What Republicans and Fidel Castro Have in Common
It's no secret that the humanities and social sciences are under assault, leaving supporters in the unhappy position of trying to explain why cutting them is bad for business (it is even a serious problem in Britain). Those who support the cuts argue that the so-called STEM disciplines are what we need instead. The overall argument is summed up very neatly by Florida Governor Rick Scott:
"You know, we don't need a lot more anthropologists in the state. It's a great degree if people want to get it, but we don't need them here," he said.
Scott said students need to focus on studying subjects that can get them jobs—specifically in high-growth areas such as STEM.
"I want to spend our dollars giving people science, technology, engineering, math degrees. That's what our kids need to focus all their time and attention on," he said. "So when they get out of school, they can get a job."
What's interesting is that these predominantly Republican calls to push everyone toward STEM are exactly the same as Fidel Castro's years ago, and for exactly the same reasons.
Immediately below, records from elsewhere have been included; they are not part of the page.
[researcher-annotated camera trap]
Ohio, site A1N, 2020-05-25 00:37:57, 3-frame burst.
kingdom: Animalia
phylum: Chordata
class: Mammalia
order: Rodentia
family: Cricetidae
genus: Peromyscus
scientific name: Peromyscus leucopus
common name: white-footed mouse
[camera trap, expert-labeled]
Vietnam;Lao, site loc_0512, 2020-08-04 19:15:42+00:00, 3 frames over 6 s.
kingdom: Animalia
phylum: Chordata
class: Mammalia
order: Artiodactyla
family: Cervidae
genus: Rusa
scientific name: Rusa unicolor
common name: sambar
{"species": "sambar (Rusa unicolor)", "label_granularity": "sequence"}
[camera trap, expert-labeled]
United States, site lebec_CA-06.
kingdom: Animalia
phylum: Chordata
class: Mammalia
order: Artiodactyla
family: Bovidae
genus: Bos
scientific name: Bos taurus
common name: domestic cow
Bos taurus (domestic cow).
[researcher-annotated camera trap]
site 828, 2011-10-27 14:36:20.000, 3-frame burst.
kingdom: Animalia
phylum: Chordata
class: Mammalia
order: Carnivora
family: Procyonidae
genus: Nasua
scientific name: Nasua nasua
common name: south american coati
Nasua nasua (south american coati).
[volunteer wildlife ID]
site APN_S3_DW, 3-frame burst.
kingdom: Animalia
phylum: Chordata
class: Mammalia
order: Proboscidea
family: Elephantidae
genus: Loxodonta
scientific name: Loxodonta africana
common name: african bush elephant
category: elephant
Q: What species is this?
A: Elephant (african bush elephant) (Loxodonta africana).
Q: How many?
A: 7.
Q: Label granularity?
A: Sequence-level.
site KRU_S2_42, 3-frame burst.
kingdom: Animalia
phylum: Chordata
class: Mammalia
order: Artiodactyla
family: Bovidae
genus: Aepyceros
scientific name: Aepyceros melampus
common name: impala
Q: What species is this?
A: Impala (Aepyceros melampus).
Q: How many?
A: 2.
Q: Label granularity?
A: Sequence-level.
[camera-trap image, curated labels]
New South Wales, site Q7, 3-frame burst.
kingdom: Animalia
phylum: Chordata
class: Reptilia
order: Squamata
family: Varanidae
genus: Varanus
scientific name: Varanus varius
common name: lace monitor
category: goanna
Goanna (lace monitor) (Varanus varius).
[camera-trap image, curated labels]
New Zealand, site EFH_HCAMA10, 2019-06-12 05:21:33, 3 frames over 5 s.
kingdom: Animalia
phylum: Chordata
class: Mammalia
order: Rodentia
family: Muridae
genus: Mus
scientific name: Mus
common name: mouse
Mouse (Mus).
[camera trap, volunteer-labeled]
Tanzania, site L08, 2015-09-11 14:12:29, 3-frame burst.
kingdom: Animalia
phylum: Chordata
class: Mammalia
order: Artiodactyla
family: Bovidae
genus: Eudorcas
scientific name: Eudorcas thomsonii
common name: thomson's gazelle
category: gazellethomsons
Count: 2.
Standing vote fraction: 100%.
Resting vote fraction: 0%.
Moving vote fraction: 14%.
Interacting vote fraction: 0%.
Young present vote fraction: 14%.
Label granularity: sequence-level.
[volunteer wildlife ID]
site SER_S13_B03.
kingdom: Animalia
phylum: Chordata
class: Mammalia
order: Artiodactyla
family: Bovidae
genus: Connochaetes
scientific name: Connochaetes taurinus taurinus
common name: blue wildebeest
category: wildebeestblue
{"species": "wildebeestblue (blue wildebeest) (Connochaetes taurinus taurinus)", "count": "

We want people working, not thinking subversive abstract thoughts that don't lead to a trade.
University enrollments expanded greatly beyond the pre-1959 levels, and the focus of education changed, social sciences, and law, which prepared one for government positions, to the sciences, engineering, architecture, and agriculture to serve the larger needs of a socialist society (p. 93).
Thomas M. Leonard, Fidel Castro: A Biography
There was a strong technical bias to higher education that encouraged enrolment in engineering and discouraged it in the humanities (p. 483).
Leslie Bethell, The Cambridge History of Latin America
The essential problem both with anti-humanities Republicans and Fidel Castro is that they view education as a zero-sum game: if we want to support STEM then we have to cut non-STEM. The far better solution is to support both, and to acknowledge the importance of both technical and non-technical degrees.
3 comments:
We need more anthropologists to conduct studies on Florida political culture.
Learning to think critically about social structures and histories? not surprising that politicians of all stripes find this uninteresting.
In the Florida case, responses from Florida anthropology students powerfully made the argument that the discipline is critical to the state's functions (and, it turns out, is counted as a STEM discipline in the state).
While like all my colleagues I was proud of these younger, passionate anthropologists, in my own blog post on this, I examined a wider range of issues raised by this attack and the category of anti-intellectual attacks it is part of.
I concluded that "Even if every anthropology major in the country ended up working in some field unrelated to the discipline itself, the training anthropology gives in reasoning, in questioning what is known and certain, is the most valuable thing about being an anthropology student or scholar."
And I think you can substitute other disciplines there-- even, maybe, French.
"We want people working, not thinking subversive abstract thoughts that don't lead to a trade."
This seems to presuppose that, if one studies something that does lead to a trade, that person is learning only to work, not to think. I personally don't think this is the line of defense that social scientists ought to be using.